Anyhow, I don’t know what set off the tripwire – Mr. Forney had published the article in question months ago – but within a few hours he was getting a flood of Internet hate from assorted Tumblr feminists and their angry beta male orbiters. The Electronic Frontier Foundation’s “Director for International Freedom of Expression” expressed the hope he’d get fired; others called for him to be raped and/or killed. The Anonymous brigade also joined in. After a couple of days, they blackmailed him into taking the post down. You can still read the original here at this blog (which is ironically enough dedicated to PUA hate).

As anyone can quite clearly see, the real issue Mr.
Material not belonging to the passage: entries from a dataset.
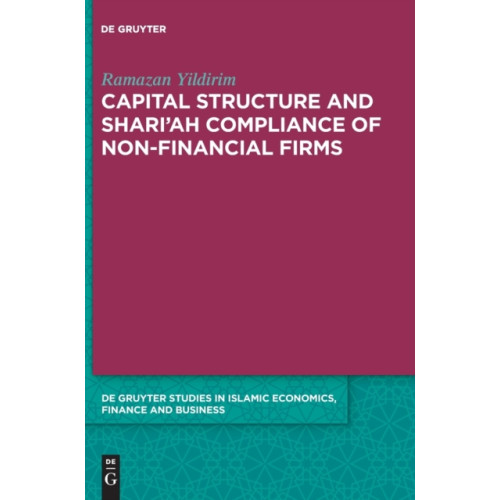 De Gruyter Capital Structure and Shari’ah Compliance of non-Financial Firms (inbunden, eng)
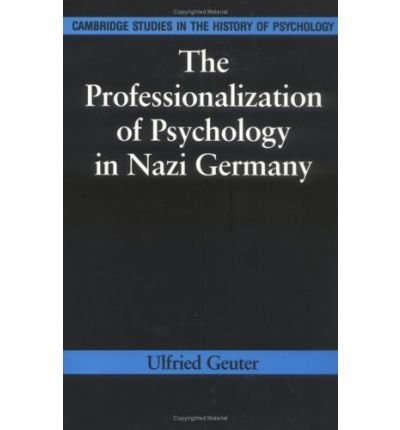Cover for Ulfried Geuter · The Professionalization of Psychology in Nazi Germany - Cambridge Studies in the History of Psychology (Innbunden bok) (1992)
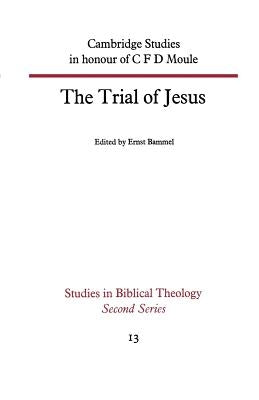 The Trial of Jesus: Cambridge Studies in Honour of C F D Moule by Bammel, Ernst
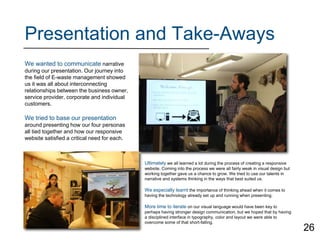 Presentation and Take-Aways
We wanted to communicate narrative
during our presentation. Our journey into
the field of E-waste management showed
us it was all about interconnecting
relationships between the business owner,
service provider, corporate and individual
customers.
We tried to base our presentation
around presenting how our four personas
all tied together and how our responsive
website satisfied a critical need for each.
Ultimately we all learned a lot during the process of creating a responsive
website. Coming into the process we were all fairly weak in visual design but
working together gave us a chance to grow. We tried to use our talents in
narrative and systems thinking in the ways that best suited us.
We especially learnt the importance of thinking ahead when it comes to
having the technology already set up and running when presenting.
More time to iterate on our visual language would have been key to
perhaps having stronger design communication, but we hoped that by having
a disciplined interface in typography, color and layout we were able to
overcome some of that short-falling.
26
 
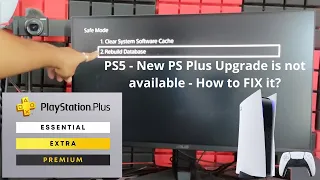 PS5 - New PS Plus Upgrade is not available - How to FIX it?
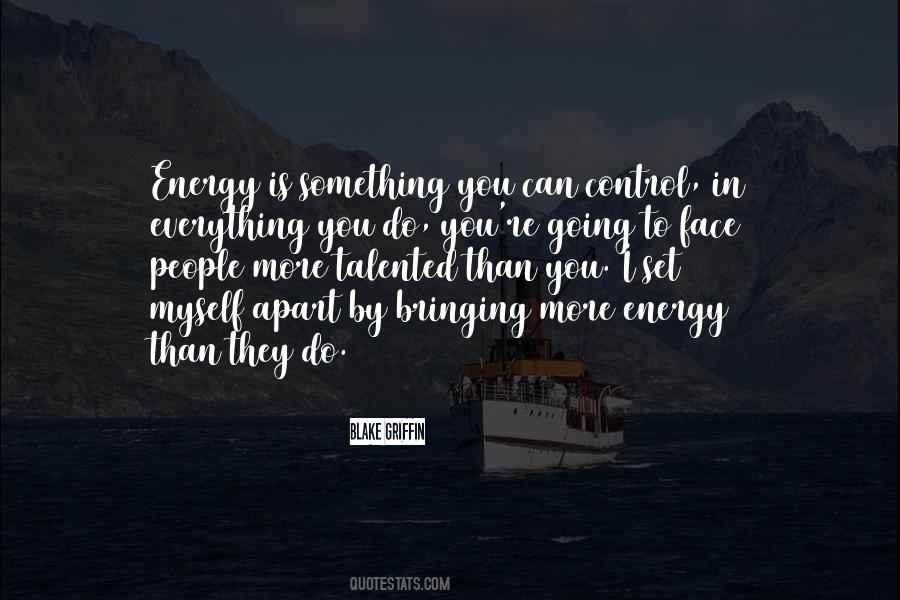 Everything Is Energy Quotes #370363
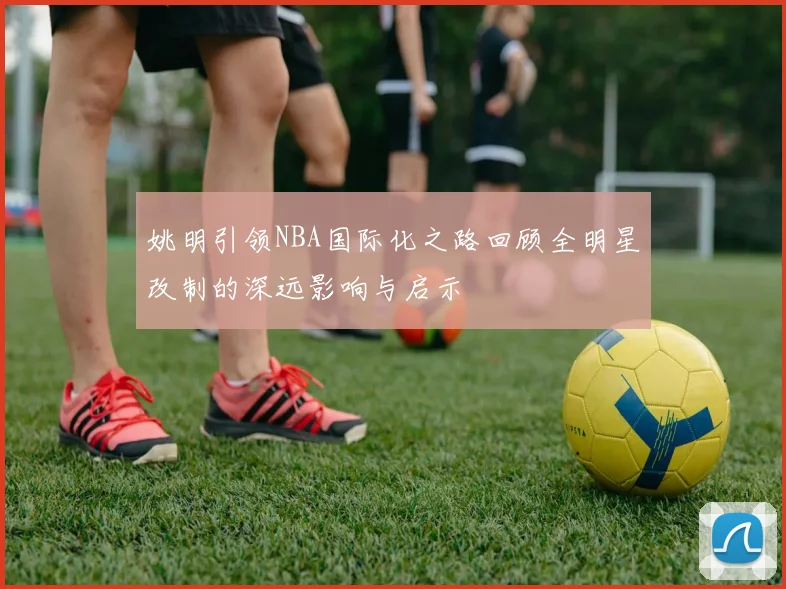 姚明引领NBA国际化之路回顾全明星改制的深远影响与启示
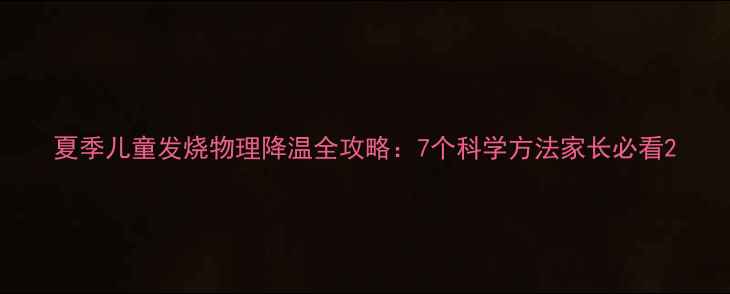 图片 夏季儿童发烧物理降温全攻略：7个科学方法家长必看2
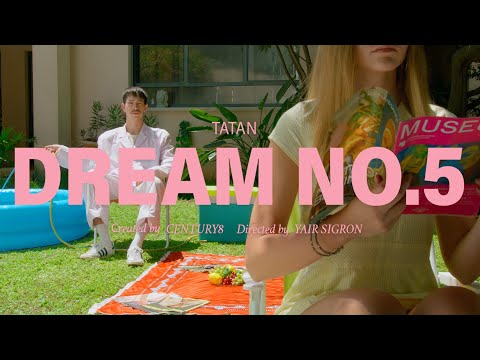 TATAN - Dream No. 5 (Official Music Video)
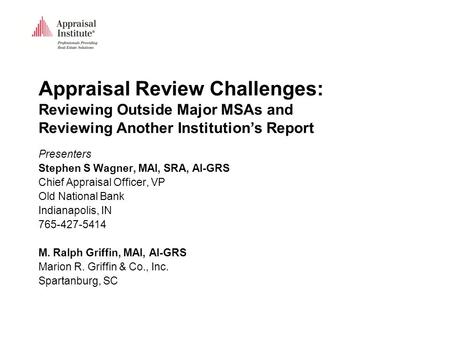 Appraisal Review Challenges: Reviewing Outside Major MSAs and Reviewing Another Institution’s Report Presenters Stephen S Wagner, MAI, SRA, AI-GRS Chief.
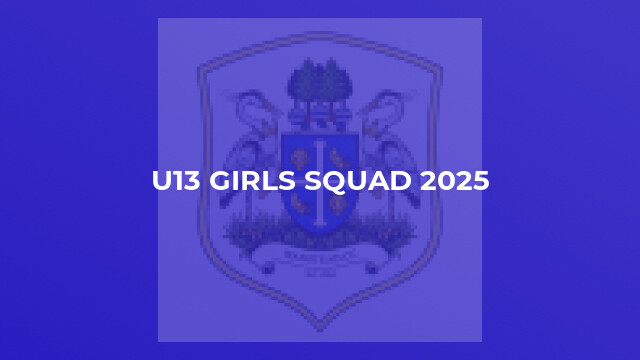 U13 Girls Squad 2025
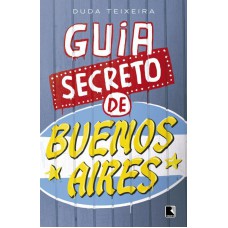Guia Secreto De Buenos Aires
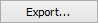 Export... button (medium width)
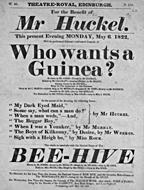 Playbill advertising a performance of Who Wants A Guinea? at the Theatre Royal, Edinburgh :click to view larger image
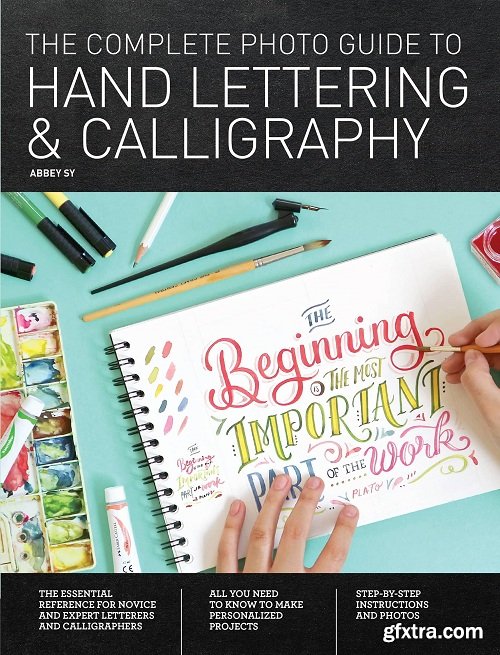 The Complete Photo Guide to Hand Lettering and Calligraphy: The Essential Reference for Novice and Expert Letterers and Calligraphers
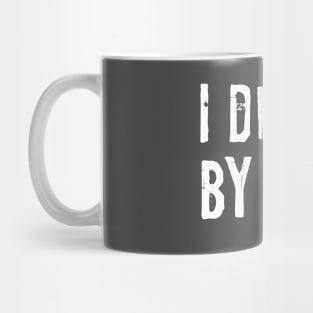 I DIVIDE BY ZERO Mug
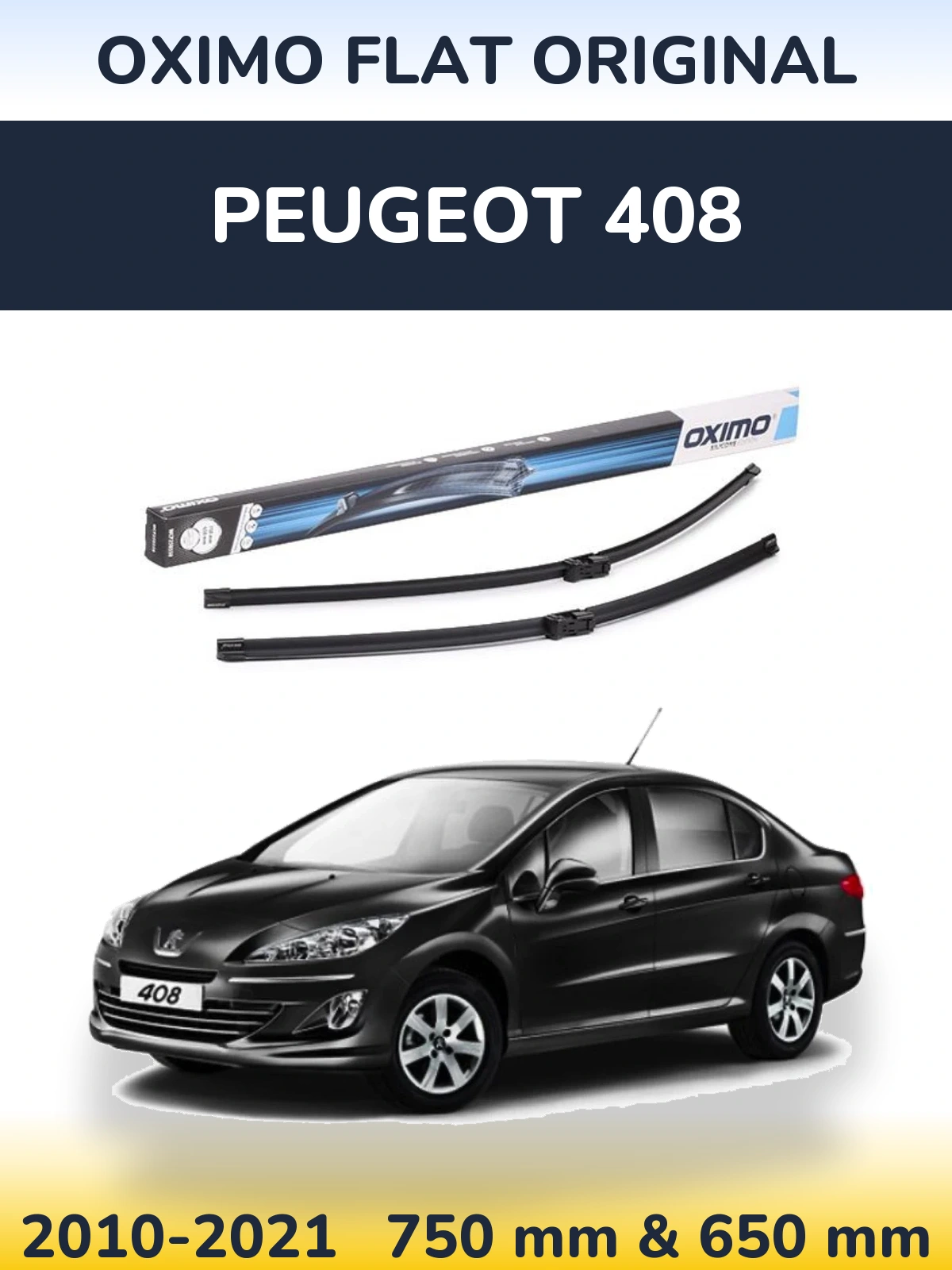Front wiper blade set Oximo Flat Original 750 & 650 mm for Peugeot 408 2010-2021
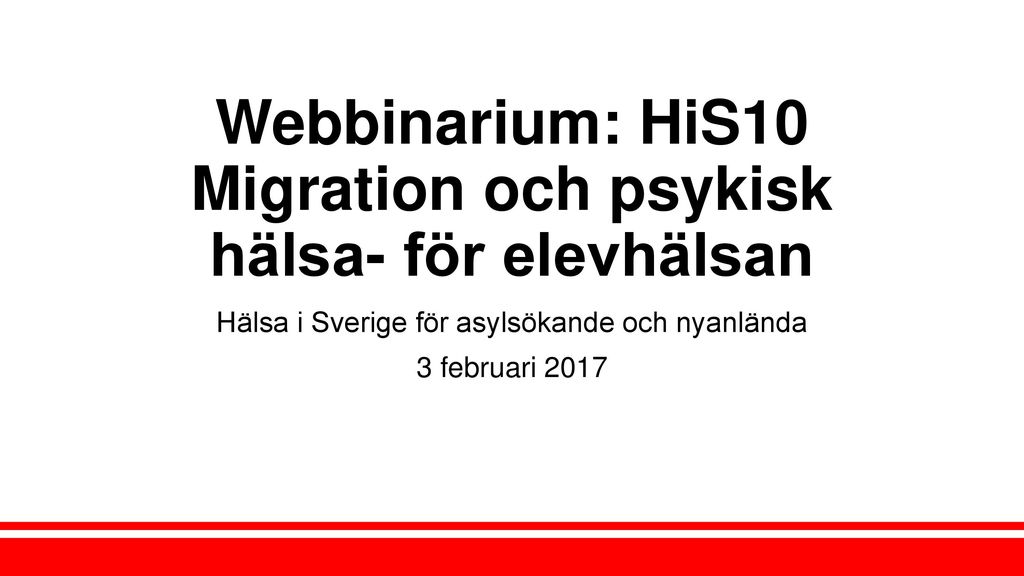 Webbinarium: HiS10 Migration och psykisk hälsa- för elevhälsan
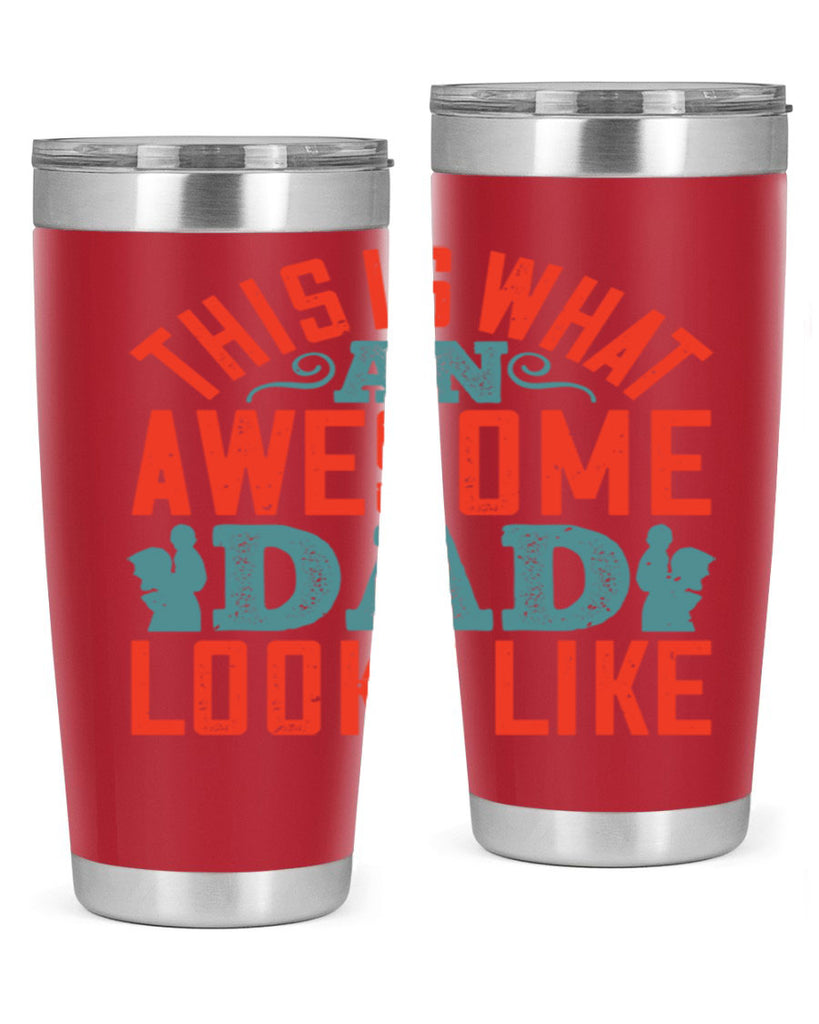 this is what an awesome dad looks like 160#- fathers day- Tumbler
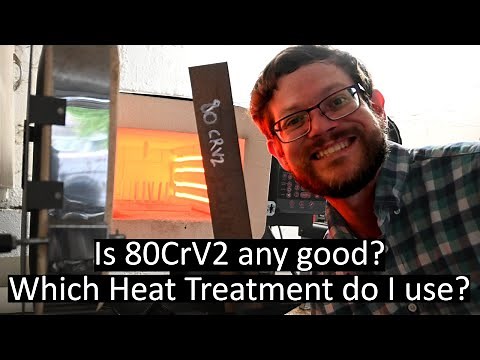 How to Heat Treat 80CrV2 Knife Steel
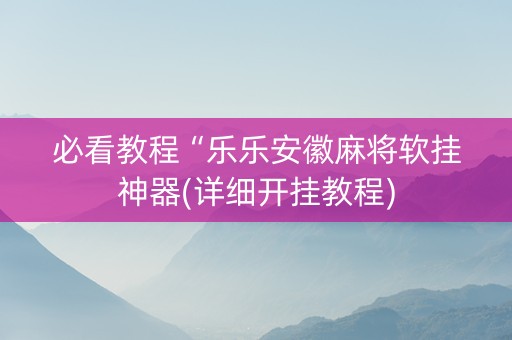 必看教程“乐乐安徽麻将软挂神器(详细开挂教程)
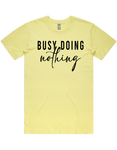 Busy Doing Nothing Short Sleeve T-Shirt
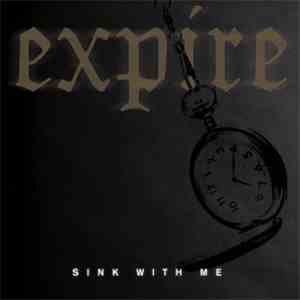 Expire  - Sink With Me download flac mp3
Forney was addressing was false rape, and more specifically the campus rape industry that has sprung up in recent decades to employ the new legions of Gender Studies majors. According to those moonbats, something like 25% of female university students were raped in the course of their studies (suffice to say pulling down your panties after having had too much to drink and regretting it afterwards qualifies as “rape” in their bizarro-world). One almost can’t refrain from making jokes at their expense, but since that doesn’t tend to turn out so well, I will focus on statistics as is my wont anyway. After all, facts and data are much more difficult to censor out of existence than articles that can be construed – however tendentiously – as “promoting” rape.

The National Crime Victimization Survey is a dataset of interviews with a vast and representative sample of the US population that aims to get an objective picture of the true incidence of crime in America. The graph below is from the book The Better Angels of our Nature by Steven Pinker, a dyed-in-the-wool end-of-history type liberal: “It shows that in 35 years the rate has fallen by an astonishing 80 percent, from 250 per 100,000 people over the age of twelve in 1973 to 50 per 100,000 in 2008.” Now one has to give the feminists their fair due; if not for their anti-rape campaigns, the rate of decline would have likely been slower. Nonetheless, it is ironic that the public panic over rape and sexual assault has risen to fever pitch at precisely the moment in history when the real lifetime risk of becoming a victim of rape has never been lower.

incidence-of-rape-us-pinker

Now to be honest again, I do not know if the 50 per 100,000 figure is entirely accurate. Checking the data directly gives 243,800 rapes for an over-twelve population of 257,542,240 in 2011, which translates to a rate of 94 per 100,000 for 2011. Whence the discrepancy? I don’t know. Maybe Pinker made a mistake in his calculations. Or maybe it’s a semantic difference; whereas Pinker refers to just “rape”, the NCVS study linked to above calls it “rape / sexual assault.” Maybe they are treated as distinct crimes? Regardless, it is not even in the same ballpark as the 25% victimization rates – during four years of college – cited by the campus rape industry. It is, in reality, as gauged by a representative sample of the population of whom half will be women, much less than 1%, and probably around 0.1% or 0.2%.